The budget maneuvers in Michigan are part of a larger trend across the country. As Pacific Standard reports, “Over the past 20 years, 101 new sports facilities have opened in the United States — a 90 percent replacement rate — and almost all of them have received direct public funding.” Now, many of those subsidies are being effectively financed by the savings accrued from pension benefit reductions and cuts to public services.
In Chicago, for instance, Mayor Rahm Emanuel recently passed a $55 million cut to municipal workers’ pensions. At the same time, he has promoted a plan to spend $55 million of taxpayer money on a hotel project that is part of a stadium development plan.
In Miami, Bloomberg News reports that the city “approved a $19 million subsidy for (a) professional basketball arena” and then, six weeks later, “began considering a plan to cut as many as 700 (librarian) positions, including a fifth of the library staff and more than 300 police.”

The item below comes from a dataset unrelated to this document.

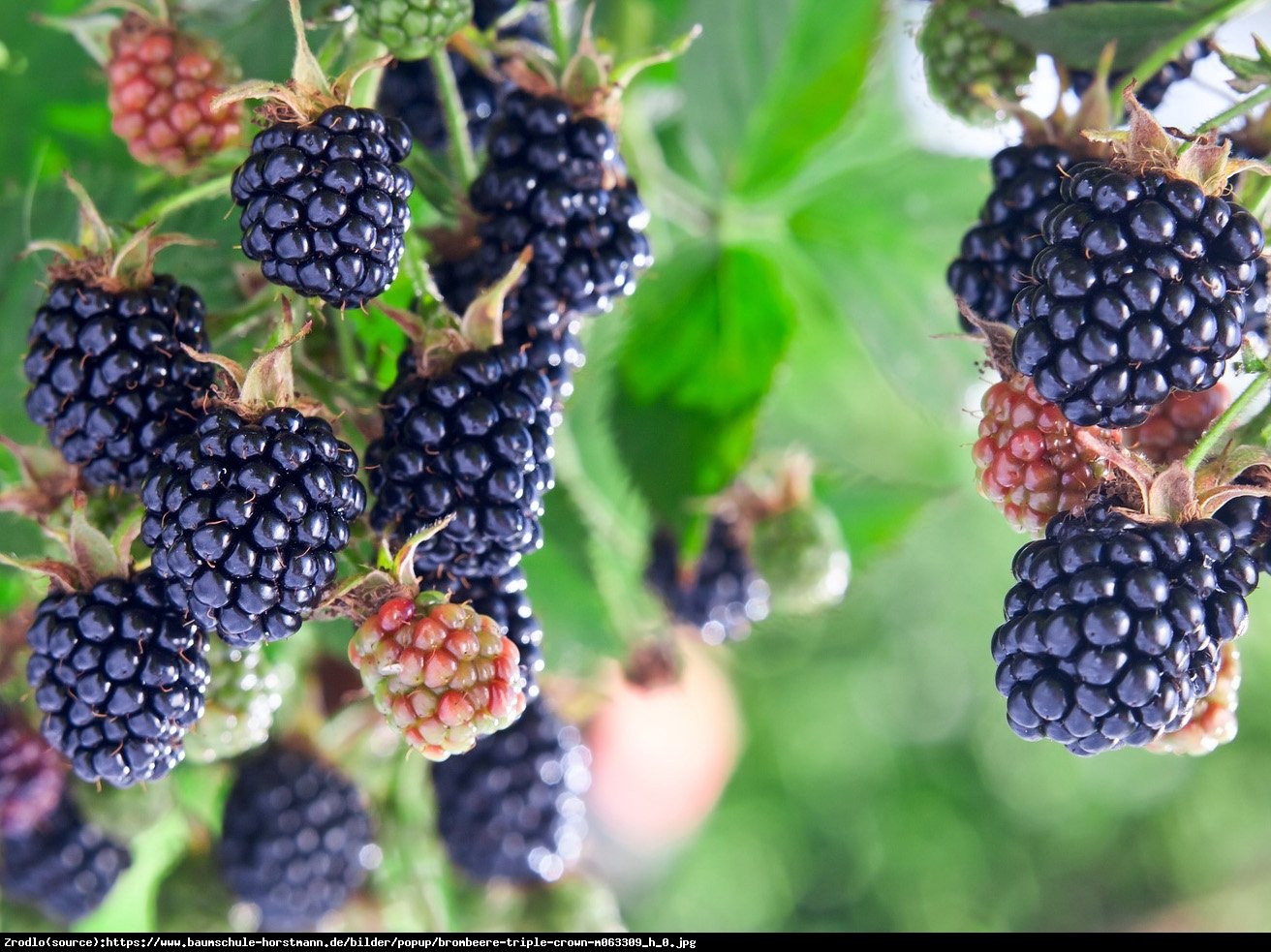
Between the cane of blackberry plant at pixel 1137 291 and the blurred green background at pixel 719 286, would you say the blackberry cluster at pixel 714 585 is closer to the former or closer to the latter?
the blurred green background at pixel 719 286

In Arizona, the Phoenix Business Journal reports that regional governments in that state have spent $1.5 billion “on sports stadiums, arenas and pro teams” since the mid-1990s. Meanwhile, legislators are considering proposals to cut public pension benefits.
In New Jersey, Gov. Chris Christie is blocking a planned $2.4 billion payment to the pension system, at the same time his administration has spent a record $4 billion on subsidies and tax breaks to corporations. That includes an $82 million subsidy for a practice facility for the Philadelphia 76ers.
The officials promoting these twin policies argue that boosting stadium development effectively promotes economic growth. But many calculations rely on questionable assumptions.
In a 2008 data review by University of Maryland and University of Alberta, researchers found that “sports subsidies cannot be justified on the grounds of local economic development.” In addition, a 2012 Bloomberg News analysis found that taxpayers have lost $4 billion on such subsidies since the mid-1980s.
“Sports stadiums typically aren’t a good tool for economic development,” said Holy Cross economist Victor Matheson in an interview with The Atlantic. “Take whatever number the sports promoter says, take it and move the decimal one place to the left. Divide it by ten, and that’s a pretty good estimate of the actual economic impact.”
Of course, while stadium subsidies are promoted in the name of economic development, pension benefits are rarely described in such terms — even though the data suggests they should be. Indeed, an analysis by the Washington, D.C.-based National Institute on Retirement Security notes that spending resulting from pension payments had “a total economic impact of more than $941.2 billion” and “supported more than 6.1 million American jobs” in 2012.
Despite that, retirement benefits are often the first item on politicians’ chopping blocks. Pensions, after all, may support local economies, but they don’t result in shiny new stadiums.
In a sports-obsessed country, that makes those pensions a much bigger political target than any taxpayer handout to a billionaire team owner.